- EXERCISE REQUIREMENTS: Return each line of the records that contains the string "white", matching case exactly.

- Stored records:
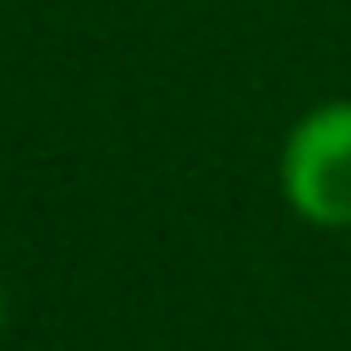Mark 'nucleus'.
Listing matches in <instances>:
<instances>
[{"label":"nucleus","instance_id":"f03ea898","mask_svg":"<svg viewBox=\"0 0 351 351\" xmlns=\"http://www.w3.org/2000/svg\"><path fill=\"white\" fill-rule=\"evenodd\" d=\"M0 318H5V296H0Z\"/></svg>","mask_w":351,"mask_h":351},{"label":"nucleus","instance_id":"f257e3e1","mask_svg":"<svg viewBox=\"0 0 351 351\" xmlns=\"http://www.w3.org/2000/svg\"><path fill=\"white\" fill-rule=\"evenodd\" d=\"M280 192L307 225L351 230V99H324L285 132Z\"/></svg>","mask_w":351,"mask_h":351}]
</instances>
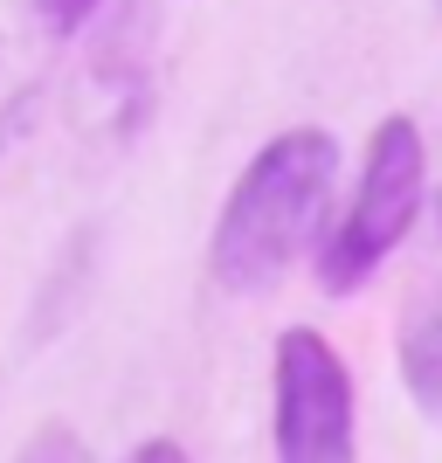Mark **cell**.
Returning <instances> with one entry per match:
<instances>
[{
    "mask_svg": "<svg viewBox=\"0 0 442 463\" xmlns=\"http://www.w3.org/2000/svg\"><path fill=\"white\" fill-rule=\"evenodd\" d=\"M332 180H339V138L325 125H290L269 138L214 214V242H208L214 284L235 298L284 284L290 263L305 256L311 229L325 222Z\"/></svg>",
    "mask_w": 442,
    "mask_h": 463,
    "instance_id": "1",
    "label": "cell"
},
{
    "mask_svg": "<svg viewBox=\"0 0 442 463\" xmlns=\"http://www.w3.org/2000/svg\"><path fill=\"white\" fill-rule=\"evenodd\" d=\"M428 201V159L415 118H381L360 159V187H353L339 229H332L325 256H318V284L332 298H353L360 284H373L387 256L401 250V235L415 229V214Z\"/></svg>",
    "mask_w": 442,
    "mask_h": 463,
    "instance_id": "2",
    "label": "cell"
},
{
    "mask_svg": "<svg viewBox=\"0 0 442 463\" xmlns=\"http://www.w3.org/2000/svg\"><path fill=\"white\" fill-rule=\"evenodd\" d=\"M277 463H360L353 373L311 326H290L277 339Z\"/></svg>",
    "mask_w": 442,
    "mask_h": 463,
    "instance_id": "3",
    "label": "cell"
},
{
    "mask_svg": "<svg viewBox=\"0 0 442 463\" xmlns=\"http://www.w3.org/2000/svg\"><path fill=\"white\" fill-rule=\"evenodd\" d=\"M394 353H401V387H408V402H415L428 422L442 429V277L408 298Z\"/></svg>",
    "mask_w": 442,
    "mask_h": 463,
    "instance_id": "4",
    "label": "cell"
},
{
    "mask_svg": "<svg viewBox=\"0 0 442 463\" xmlns=\"http://www.w3.org/2000/svg\"><path fill=\"white\" fill-rule=\"evenodd\" d=\"M14 463H90V449H83L77 429H62V422H42L28 443H21Z\"/></svg>",
    "mask_w": 442,
    "mask_h": 463,
    "instance_id": "5",
    "label": "cell"
},
{
    "mask_svg": "<svg viewBox=\"0 0 442 463\" xmlns=\"http://www.w3.org/2000/svg\"><path fill=\"white\" fill-rule=\"evenodd\" d=\"M35 7H42V21H49L56 35H77L83 21L97 14V0H35Z\"/></svg>",
    "mask_w": 442,
    "mask_h": 463,
    "instance_id": "6",
    "label": "cell"
},
{
    "mask_svg": "<svg viewBox=\"0 0 442 463\" xmlns=\"http://www.w3.org/2000/svg\"><path fill=\"white\" fill-rule=\"evenodd\" d=\"M125 463H193V457H187L180 443H166V436H153V443H138Z\"/></svg>",
    "mask_w": 442,
    "mask_h": 463,
    "instance_id": "7",
    "label": "cell"
}]
</instances>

- EXPECTED OUTPUT:
[{"label":"nucleus","instance_id":"f03ea898","mask_svg":"<svg viewBox=\"0 0 351 351\" xmlns=\"http://www.w3.org/2000/svg\"><path fill=\"white\" fill-rule=\"evenodd\" d=\"M0 318H5V296H0Z\"/></svg>","mask_w":351,"mask_h":351},{"label":"nucleus","instance_id":"f257e3e1","mask_svg":"<svg viewBox=\"0 0 351 351\" xmlns=\"http://www.w3.org/2000/svg\"><path fill=\"white\" fill-rule=\"evenodd\" d=\"M280 192L307 225L351 230V99H324L285 132Z\"/></svg>","mask_w":351,"mask_h":351}]
    "mask_svg": "<svg viewBox=\"0 0 442 463\" xmlns=\"http://www.w3.org/2000/svg\"><path fill=\"white\" fill-rule=\"evenodd\" d=\"M332 180H339V138L325 125H290L269 138L214 214V242H208L214 284L235 298L284 284L290 263L305 256L311 229L325 222Z\"/></svg>",
    "mask_svg": "<svg viewBox=\"0 0 442 463\" xmlns=\"http://www.w3.org/2000/svg\"><path fill=\"white\" fill-rule=\"evenodd\" d=\"M428 201V159L415 118H381L360 159V187H353L339 229H332L325 256H318V284L332 298H353L360 284H373L387 256L401 250V235L415 229V214Z\"/></svg>",
    "mask_svg": "<svg viewBox=\"0 0 442 463\" xmlns=\"http://www.w3.org/2000/svg\"><path fill=\"white\" fill-rule=\"evenodd\" d=\"M277 463H360L353 373L311 326H290L277 339Z\"/></svg>",
    "mask_svg": "<svg viewBox=\"0 0 442 463\" xmlns=\"http://www.w3.org/2000/svg\"><path fill=\"white\" fill-rule=\"evenodd\" d=\"M394 353H401V387H408V402H415L428 422L442 429V277L408 298Z\"/></svg>",
    "mask_svg": "<svg viewBox=\"0 0 442 463\" xmlns=\"http://www.w3.org/2000/svg\"><path fill=\"white\" fill-rule=\"evenodd\" d=\"M14 463H90V449H83L77 429H62V422H42L28 443H21Z\"/></svg>",
    "mask_svg": "<svg viewBox=\"0 0 442 463\" xmlns=\"http://www.w3.org/2000/svg\"><path fill=\"white\" fill-rule=\"evenodd\" d=\"M35 7H42V21H49L56 35H77L83 21L97 14V0H35Z\"/></svg>",
    "mask_svg": "<svg viewBox=\"0 0 442 463\" xmlns=\"http://www.w3.org/2000/svg\"><path fill=\"white\" fill-rule=\"evenodd\" d=\"M125 463H193V457H187L180 443H166V436H153V443H138Z\"/></svg>",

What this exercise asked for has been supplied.